▸ Goal: Retype the records from their first line through the line containing "4. the vertical red pole", both ends included.

◇ ◇ ◇

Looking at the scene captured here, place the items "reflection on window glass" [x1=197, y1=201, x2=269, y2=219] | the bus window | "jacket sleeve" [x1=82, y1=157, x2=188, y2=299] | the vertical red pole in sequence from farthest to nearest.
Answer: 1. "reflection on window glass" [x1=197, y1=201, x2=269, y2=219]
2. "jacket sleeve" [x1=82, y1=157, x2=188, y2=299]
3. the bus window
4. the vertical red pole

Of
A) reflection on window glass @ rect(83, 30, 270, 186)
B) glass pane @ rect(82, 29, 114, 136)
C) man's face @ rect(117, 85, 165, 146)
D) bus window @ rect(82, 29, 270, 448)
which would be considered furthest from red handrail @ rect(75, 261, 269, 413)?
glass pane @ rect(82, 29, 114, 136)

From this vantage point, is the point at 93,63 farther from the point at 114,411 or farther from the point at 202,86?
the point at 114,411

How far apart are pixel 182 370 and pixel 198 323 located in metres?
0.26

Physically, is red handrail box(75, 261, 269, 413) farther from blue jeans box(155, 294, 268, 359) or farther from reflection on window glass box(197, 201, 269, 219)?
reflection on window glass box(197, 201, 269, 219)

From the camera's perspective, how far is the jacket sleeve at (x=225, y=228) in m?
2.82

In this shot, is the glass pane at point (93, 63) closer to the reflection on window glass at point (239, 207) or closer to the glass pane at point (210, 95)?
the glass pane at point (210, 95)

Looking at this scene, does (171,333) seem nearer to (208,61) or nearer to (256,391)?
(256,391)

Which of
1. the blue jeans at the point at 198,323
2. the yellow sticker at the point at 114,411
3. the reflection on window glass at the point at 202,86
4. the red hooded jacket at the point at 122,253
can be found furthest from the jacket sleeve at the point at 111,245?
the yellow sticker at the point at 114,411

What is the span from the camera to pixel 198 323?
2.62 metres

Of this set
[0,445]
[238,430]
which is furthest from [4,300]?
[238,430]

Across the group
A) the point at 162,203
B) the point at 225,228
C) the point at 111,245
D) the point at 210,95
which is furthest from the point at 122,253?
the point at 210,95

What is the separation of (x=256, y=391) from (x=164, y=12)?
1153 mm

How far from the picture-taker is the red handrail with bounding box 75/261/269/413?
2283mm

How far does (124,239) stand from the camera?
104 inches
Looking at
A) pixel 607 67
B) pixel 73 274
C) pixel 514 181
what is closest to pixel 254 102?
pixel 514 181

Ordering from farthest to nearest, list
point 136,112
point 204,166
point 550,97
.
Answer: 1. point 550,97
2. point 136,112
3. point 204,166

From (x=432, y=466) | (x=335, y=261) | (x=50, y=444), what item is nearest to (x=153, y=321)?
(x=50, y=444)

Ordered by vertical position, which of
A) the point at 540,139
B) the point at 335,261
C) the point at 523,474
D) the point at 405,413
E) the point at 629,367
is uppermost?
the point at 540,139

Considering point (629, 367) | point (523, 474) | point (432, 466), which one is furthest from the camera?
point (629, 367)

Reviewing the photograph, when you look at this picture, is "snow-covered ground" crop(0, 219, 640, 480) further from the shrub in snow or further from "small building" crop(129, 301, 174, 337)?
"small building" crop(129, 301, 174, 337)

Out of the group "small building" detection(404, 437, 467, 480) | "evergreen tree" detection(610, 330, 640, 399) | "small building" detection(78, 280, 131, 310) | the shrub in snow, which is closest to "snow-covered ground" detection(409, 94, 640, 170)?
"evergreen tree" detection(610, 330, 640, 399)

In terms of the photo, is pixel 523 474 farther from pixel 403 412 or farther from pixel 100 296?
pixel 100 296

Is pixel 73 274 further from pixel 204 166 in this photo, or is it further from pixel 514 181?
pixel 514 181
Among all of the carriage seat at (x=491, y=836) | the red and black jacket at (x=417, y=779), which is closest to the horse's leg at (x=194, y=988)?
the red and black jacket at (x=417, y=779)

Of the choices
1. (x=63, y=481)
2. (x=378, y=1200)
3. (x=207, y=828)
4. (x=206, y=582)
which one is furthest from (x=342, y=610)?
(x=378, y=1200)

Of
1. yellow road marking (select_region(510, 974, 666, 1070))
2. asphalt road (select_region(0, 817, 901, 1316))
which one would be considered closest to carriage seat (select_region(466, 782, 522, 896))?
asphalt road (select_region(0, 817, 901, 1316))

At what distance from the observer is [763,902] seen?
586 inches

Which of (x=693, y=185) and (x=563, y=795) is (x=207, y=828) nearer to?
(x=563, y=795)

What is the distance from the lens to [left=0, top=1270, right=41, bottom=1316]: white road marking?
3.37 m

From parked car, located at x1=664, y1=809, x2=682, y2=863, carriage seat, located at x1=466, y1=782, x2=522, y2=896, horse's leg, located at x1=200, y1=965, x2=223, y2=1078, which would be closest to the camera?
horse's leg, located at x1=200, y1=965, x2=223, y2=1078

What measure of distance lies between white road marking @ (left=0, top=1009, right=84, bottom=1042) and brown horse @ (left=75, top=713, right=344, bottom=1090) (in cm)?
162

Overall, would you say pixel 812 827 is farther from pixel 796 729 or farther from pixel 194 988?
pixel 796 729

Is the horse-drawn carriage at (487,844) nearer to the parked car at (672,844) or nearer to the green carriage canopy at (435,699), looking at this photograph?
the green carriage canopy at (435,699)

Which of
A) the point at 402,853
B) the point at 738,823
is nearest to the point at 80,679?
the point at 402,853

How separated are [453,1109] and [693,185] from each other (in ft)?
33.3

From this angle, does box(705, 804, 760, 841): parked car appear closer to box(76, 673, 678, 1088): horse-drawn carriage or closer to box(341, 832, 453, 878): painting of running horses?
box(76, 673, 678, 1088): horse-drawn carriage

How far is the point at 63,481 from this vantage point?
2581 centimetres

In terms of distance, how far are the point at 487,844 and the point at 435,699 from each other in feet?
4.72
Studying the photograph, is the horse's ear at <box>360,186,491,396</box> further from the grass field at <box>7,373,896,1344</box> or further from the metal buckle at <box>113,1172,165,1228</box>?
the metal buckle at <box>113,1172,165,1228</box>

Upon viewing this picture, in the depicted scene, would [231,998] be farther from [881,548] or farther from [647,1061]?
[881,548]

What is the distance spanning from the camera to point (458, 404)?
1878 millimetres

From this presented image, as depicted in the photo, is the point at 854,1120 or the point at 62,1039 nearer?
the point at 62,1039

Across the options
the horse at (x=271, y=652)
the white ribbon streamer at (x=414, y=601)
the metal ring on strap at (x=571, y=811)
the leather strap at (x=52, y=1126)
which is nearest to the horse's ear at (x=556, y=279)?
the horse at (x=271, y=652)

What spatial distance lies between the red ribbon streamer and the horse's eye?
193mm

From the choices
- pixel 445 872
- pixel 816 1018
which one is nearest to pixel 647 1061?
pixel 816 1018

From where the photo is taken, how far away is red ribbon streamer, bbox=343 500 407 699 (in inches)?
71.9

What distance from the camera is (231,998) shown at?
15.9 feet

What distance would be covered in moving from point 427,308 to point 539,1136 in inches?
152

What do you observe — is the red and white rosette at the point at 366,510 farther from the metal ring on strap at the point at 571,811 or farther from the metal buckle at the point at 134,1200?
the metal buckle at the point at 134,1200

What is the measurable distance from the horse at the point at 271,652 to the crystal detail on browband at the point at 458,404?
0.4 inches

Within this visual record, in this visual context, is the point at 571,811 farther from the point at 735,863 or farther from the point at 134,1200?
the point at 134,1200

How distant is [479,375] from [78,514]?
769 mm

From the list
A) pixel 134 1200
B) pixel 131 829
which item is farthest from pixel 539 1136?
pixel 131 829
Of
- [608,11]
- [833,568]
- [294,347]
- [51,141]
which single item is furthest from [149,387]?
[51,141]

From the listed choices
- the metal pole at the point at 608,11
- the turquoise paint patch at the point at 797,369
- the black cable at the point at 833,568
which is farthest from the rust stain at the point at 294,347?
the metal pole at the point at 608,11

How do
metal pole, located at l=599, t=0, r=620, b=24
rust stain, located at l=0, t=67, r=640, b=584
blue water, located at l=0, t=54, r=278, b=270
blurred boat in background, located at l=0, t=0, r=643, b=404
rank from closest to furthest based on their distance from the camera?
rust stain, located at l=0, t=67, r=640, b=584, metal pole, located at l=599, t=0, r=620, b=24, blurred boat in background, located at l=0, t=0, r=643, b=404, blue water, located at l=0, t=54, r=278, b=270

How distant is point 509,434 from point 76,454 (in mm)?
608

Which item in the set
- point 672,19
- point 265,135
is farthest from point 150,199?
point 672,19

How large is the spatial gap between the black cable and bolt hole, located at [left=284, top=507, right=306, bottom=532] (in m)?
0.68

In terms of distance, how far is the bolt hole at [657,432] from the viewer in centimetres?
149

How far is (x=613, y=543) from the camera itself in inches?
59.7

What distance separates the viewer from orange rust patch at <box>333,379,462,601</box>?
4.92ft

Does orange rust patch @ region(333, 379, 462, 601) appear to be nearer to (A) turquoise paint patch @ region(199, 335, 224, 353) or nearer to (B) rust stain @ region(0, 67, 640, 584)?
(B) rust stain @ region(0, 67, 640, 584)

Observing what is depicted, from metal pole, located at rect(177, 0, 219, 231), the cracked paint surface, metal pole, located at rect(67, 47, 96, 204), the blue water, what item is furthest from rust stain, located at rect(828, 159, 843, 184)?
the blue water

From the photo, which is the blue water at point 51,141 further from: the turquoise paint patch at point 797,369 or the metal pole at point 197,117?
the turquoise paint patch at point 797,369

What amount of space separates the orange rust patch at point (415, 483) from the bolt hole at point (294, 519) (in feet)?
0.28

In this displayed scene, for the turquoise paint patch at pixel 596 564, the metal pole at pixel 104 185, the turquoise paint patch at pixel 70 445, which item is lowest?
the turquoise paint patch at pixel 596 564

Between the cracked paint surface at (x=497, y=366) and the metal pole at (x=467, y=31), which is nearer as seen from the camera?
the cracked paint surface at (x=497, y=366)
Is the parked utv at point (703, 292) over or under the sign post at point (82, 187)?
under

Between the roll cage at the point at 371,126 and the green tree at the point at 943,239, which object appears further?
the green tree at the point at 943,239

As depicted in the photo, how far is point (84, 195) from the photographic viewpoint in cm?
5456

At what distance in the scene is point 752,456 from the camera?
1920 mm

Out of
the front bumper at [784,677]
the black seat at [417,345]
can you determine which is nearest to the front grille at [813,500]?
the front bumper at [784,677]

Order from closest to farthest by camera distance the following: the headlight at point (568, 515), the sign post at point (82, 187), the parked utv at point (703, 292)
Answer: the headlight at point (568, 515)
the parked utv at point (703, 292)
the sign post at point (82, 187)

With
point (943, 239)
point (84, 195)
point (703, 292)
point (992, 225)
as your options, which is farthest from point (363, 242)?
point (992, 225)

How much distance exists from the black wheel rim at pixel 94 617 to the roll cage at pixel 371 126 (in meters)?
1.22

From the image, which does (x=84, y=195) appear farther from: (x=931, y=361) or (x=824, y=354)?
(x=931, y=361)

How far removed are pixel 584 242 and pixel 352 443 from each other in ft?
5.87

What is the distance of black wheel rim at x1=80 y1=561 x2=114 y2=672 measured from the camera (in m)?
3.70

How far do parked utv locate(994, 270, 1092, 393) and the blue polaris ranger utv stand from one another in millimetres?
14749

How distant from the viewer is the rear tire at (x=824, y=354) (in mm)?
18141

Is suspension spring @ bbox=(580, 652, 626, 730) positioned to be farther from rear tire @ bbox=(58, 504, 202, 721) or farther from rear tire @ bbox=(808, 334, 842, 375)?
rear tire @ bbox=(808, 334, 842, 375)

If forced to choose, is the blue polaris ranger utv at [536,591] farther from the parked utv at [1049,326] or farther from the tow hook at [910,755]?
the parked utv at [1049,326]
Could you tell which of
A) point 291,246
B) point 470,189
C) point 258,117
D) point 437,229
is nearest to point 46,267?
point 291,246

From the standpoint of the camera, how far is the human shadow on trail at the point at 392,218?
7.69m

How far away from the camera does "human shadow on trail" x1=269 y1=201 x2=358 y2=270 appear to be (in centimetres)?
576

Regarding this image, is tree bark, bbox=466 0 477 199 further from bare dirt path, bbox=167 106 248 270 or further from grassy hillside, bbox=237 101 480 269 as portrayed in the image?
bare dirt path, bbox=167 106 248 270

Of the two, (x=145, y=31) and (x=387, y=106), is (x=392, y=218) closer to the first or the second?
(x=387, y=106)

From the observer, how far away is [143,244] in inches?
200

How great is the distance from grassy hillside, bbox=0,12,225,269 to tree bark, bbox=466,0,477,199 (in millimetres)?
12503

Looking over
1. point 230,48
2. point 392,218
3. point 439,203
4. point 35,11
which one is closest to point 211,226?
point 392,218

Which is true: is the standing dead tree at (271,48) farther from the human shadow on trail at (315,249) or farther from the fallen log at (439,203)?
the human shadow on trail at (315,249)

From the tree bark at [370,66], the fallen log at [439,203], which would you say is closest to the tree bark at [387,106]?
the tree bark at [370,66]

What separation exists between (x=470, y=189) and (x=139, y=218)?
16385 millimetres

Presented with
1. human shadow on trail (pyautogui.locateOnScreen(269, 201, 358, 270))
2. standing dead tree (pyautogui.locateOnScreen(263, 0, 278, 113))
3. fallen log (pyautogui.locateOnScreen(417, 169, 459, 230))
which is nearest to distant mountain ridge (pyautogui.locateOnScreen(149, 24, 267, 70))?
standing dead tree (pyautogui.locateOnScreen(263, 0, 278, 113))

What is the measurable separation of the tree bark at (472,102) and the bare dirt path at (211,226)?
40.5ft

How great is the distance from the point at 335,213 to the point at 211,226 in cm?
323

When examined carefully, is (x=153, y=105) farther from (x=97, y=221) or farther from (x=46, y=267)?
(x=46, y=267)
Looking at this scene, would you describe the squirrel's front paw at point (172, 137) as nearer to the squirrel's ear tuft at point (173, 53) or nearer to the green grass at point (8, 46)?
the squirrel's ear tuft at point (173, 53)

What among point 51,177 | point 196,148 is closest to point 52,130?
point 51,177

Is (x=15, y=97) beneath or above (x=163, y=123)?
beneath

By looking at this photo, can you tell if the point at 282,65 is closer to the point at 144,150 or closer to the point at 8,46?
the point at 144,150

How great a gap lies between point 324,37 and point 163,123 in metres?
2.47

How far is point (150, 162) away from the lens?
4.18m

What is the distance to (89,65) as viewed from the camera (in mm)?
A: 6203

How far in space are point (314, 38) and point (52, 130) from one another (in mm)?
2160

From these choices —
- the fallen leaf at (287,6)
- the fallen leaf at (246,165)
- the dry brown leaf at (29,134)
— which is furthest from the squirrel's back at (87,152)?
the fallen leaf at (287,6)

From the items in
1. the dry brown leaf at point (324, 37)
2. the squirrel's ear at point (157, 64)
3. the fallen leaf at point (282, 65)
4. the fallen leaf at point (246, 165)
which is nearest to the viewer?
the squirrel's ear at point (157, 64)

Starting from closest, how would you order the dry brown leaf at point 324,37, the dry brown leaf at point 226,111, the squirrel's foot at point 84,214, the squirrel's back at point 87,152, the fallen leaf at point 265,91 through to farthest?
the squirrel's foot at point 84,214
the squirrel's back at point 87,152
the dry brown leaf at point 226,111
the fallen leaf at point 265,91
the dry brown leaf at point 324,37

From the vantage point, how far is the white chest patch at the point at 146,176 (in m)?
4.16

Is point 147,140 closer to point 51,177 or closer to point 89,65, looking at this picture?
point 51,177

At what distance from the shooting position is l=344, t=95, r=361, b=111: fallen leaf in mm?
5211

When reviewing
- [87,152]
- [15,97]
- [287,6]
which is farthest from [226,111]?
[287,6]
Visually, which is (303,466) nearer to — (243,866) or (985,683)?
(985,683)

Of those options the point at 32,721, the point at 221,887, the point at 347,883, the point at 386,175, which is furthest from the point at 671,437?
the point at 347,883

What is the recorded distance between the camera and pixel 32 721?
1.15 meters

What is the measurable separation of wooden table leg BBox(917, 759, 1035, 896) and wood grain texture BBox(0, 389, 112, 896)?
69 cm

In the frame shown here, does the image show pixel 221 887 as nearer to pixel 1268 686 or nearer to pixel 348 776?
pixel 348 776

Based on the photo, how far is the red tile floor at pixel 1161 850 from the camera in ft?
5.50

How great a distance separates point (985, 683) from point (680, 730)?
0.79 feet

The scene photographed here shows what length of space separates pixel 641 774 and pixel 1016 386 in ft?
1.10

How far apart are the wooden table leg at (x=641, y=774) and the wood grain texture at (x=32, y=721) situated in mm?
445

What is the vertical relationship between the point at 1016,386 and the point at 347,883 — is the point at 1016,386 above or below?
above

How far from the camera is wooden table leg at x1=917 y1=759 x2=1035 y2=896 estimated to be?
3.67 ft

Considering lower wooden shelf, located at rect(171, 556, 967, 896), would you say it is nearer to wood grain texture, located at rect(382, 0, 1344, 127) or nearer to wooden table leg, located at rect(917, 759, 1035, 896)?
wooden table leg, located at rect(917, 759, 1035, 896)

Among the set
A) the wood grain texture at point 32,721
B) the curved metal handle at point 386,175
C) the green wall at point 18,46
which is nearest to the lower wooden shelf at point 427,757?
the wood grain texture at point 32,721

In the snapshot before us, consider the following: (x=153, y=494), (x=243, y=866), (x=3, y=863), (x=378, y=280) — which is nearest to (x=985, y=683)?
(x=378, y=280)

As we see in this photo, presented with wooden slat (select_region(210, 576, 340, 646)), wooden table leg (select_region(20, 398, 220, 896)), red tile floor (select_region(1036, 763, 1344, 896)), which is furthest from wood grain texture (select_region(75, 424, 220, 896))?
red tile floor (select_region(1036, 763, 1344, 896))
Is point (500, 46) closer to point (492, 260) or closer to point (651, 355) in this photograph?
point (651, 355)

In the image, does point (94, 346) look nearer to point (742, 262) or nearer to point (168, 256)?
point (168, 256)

◇ ◇ ◇

▸ Expected answer:
Looking at the scene captured here, place the items "reflection on window glass" [x1=197, y1=201, x2=269, y2=219] | the bus window | "jacket sleeve" [x1=82, y1=157, x2=188, y2=299] | the vertical red pole in sequence from farthest to nearest.
Answer: 1. "reflection on window glass" [x1=197, y1=201, x2=269, y2=219]
2. "jacket sleeve" [x1=82, y1=157, x2=188, y2=299]
3. the bus window
4. the vertical red pole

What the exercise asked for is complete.